5. libvo: this displays the frame.
   The constants for different pixelformats are defined in img_format.h,
	 their usage is mandatory.

   Each vo driver _has_ to implement these:

   query_format()  -  queries if a given pixelformat is supported.
		      return value:   flags:
			0x1  -  supported (by hardware or conversion)
			0x2  -  supported (by hardware, without conversion)
			0x4  -  sub/osd supported (has draw_alpha)
   IMPORTANT: it's mandatorial that every vo driver support the YV12 format,
	 and one (or both) of BGR15 and BGR24, with conversion, if needed.
	 If these aren't supported, not every codec will work! The mpeg codecs
	 can output only YV12, and the older win32 DLLs only 15 and 24bpp.
	 There is a fast MMX-using 15->16bpp converter, so it's not a
	 significant speed-decrease!

    The BPP table, if the driver can't change bpp:
	 current bpp		has to accept these
	     15				15
	     16				15,16
	     24				24
	     24,32			24,32

    If it can change bpp (for example DGA 2, fbdev, svgalib), then if possible
	 we have to change to the desired bpp. If the hardware doesn't support,
	 we have to change to the one closest to it, and do conversion!

    init()  -  this is called before displaying of the first frame -
	 initializing buffers, etc.

    draw_slice(): this displays YV12 pictures (3 planes, one full sized that
	 contains brightness (Y), and 2 quarter-sized which the colour-info
	 (U,V). MPEG codecs (libmpeg2, opendivx) use this. This doesn't have
	 to display the whole frame, only update small parts of it.
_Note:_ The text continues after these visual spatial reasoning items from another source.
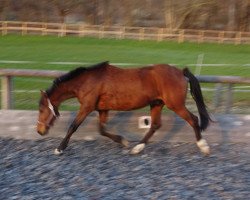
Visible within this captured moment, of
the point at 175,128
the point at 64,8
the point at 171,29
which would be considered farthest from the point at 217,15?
the point at 175,128

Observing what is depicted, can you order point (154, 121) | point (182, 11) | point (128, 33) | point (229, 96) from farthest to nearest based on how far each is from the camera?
1. point (182, 11)
2. point (128, 33)
3. point (229, 96)
4. point (154, 121)

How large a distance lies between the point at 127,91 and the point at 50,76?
137 centimetres

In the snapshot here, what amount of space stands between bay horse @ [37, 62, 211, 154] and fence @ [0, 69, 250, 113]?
72cm

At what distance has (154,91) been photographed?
7082mm

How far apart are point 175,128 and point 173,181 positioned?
1.91 meters

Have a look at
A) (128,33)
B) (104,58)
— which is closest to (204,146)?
(104,58)

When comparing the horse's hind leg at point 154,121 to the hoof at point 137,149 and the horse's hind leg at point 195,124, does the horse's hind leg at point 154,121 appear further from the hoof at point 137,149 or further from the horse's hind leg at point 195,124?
the horse's hind leg at point 195,124

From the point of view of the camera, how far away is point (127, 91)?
23.5 ft

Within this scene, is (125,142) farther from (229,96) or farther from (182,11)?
(182,11)

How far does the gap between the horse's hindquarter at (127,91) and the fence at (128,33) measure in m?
34.4

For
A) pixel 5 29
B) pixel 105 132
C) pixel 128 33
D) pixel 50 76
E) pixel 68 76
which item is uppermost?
pixel 68 76

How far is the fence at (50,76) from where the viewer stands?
309 inches

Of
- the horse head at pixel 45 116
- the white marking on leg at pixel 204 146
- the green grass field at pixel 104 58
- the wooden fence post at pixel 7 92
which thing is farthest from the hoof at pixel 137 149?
the green grass field at pixel 104 58

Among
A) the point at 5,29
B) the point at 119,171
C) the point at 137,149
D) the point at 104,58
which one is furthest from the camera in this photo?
the point at 5,29
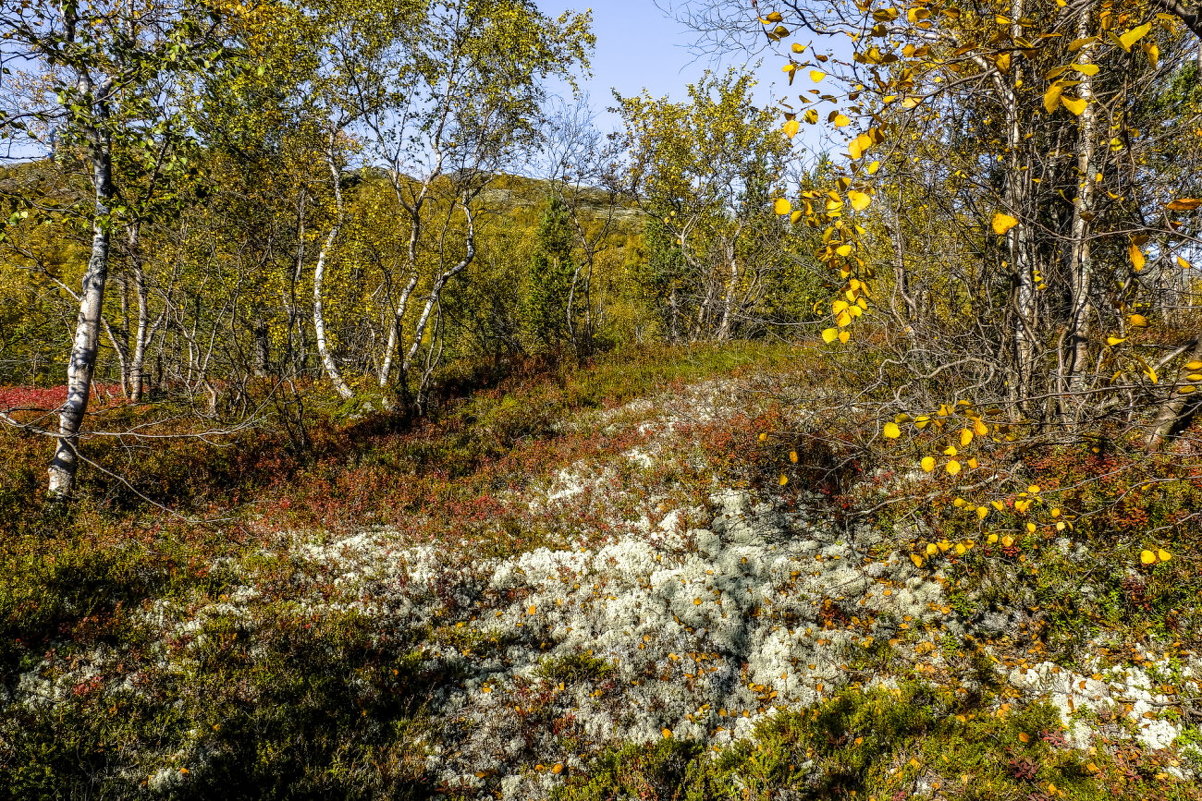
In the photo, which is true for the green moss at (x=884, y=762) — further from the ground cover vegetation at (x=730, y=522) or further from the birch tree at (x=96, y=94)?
the birch tree at (x=96, y=94)

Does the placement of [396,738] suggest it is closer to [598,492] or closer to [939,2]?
[598,492]

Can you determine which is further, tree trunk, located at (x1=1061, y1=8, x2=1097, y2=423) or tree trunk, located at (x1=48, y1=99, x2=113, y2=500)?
tree trunk, located at (x1=48, y1=99, x2=113, y2=500)

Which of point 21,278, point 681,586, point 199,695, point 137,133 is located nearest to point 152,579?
point 199,695

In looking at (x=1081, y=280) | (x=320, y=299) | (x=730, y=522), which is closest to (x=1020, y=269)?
(x=1081, y=280)

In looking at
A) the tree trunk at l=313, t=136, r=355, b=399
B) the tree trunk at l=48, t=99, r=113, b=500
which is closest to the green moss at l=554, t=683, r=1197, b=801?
the tree trunk at l=48, t=99, r=113, b=500

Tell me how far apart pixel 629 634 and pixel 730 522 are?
2859 mm

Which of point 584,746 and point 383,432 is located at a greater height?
point 383,432

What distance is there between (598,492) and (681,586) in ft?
9.66

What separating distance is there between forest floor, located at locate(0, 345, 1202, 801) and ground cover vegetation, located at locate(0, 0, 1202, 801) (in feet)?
0.15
    draw_frame(): this is the older interface, this displays only complete
	 frames, and can do only packed format (YUY2, RGB/BGR).
	 Win32 codecs use this (DivX, Indeo, etc).

    draw_alpha(): this displays subtitles and OSD.
	 It's a bit tricky to use it, since it's not a part of libvo API,
	 but a callback-style stuff. The flip_page() has to call
	 vo_draw_text(), so that it passes the size of the screen and the
	 corresponding draw_alpha() implementation for the pixelformat
	 (function pointer). The vo_draw_text() checks the characters to draw,
	 and calls draw_alpha() for each.
	 As a help, osd.c contains draw_alpha for each pixelformats, use this
	 if possible!

    flip_page(): this is called after each frame, this diplays the buffer for
	 real. This is 'swapbuffers' when double-buffering.